** HOW TO COMPLETE THIS TASK **
For this exercise, print the listing below exactly, without its pictures.

** PROVIDED DATA **
<<<<

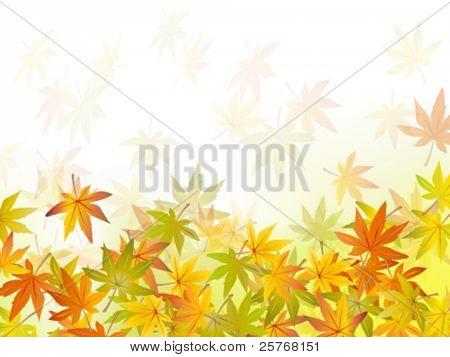 Fall background - autumn leaf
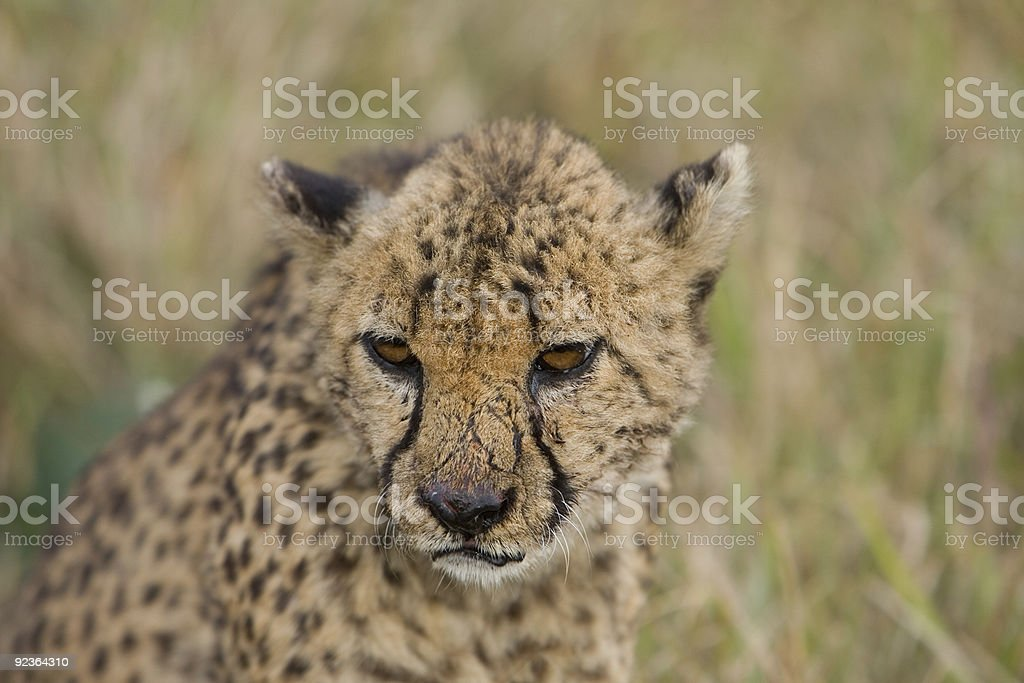 Cheetah in thought royalty-free stock photo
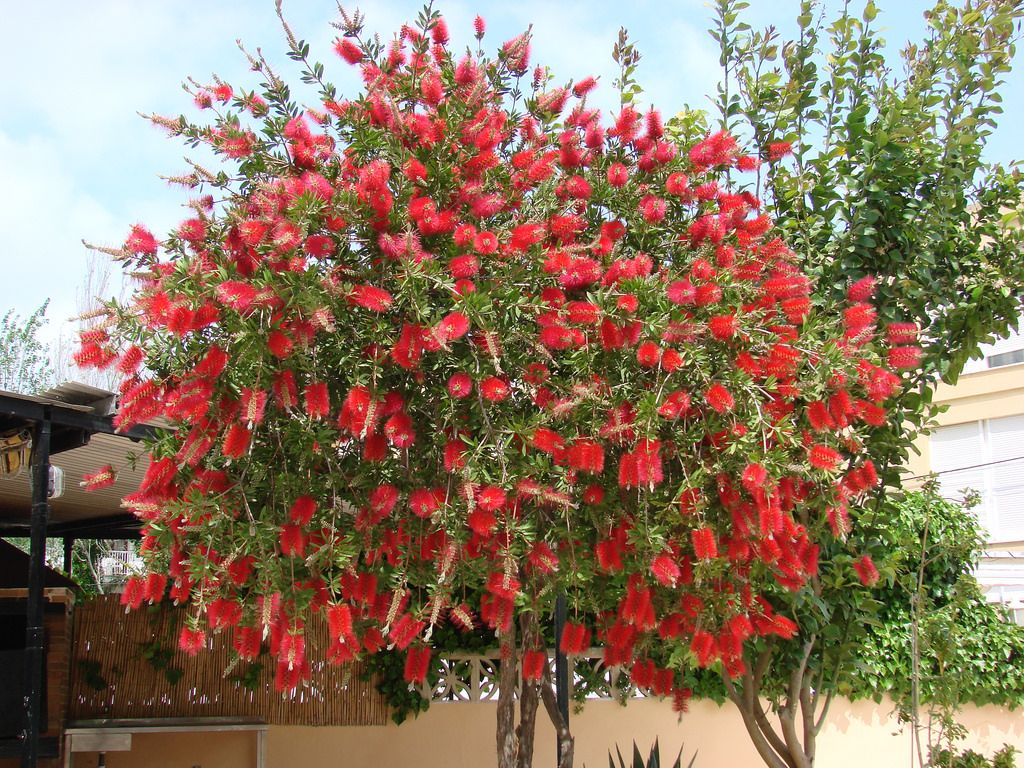 Callistemon Citrinus Bottle Brush Tree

>>>>

** TASK OUTPUT **
 Fall background - autumn leaf
 Cheetah in thought royalty-free stock photo
 Callistemon Citrinus Bottle Brush Tree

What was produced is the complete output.